> _EXERCISE PROMPT_
Note each line of the entries that includes "html". Then copy those lines.

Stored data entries
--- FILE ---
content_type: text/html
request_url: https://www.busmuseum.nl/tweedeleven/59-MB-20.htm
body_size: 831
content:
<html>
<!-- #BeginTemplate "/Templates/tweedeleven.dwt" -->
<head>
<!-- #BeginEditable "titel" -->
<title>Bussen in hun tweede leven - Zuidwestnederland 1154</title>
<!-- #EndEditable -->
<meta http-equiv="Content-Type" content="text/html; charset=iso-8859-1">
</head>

> _COMPLETED TASK_
content_type: text/html
<html>
<meta http-equiv="Content-Type" content="text/html; charset=iso-8859-1">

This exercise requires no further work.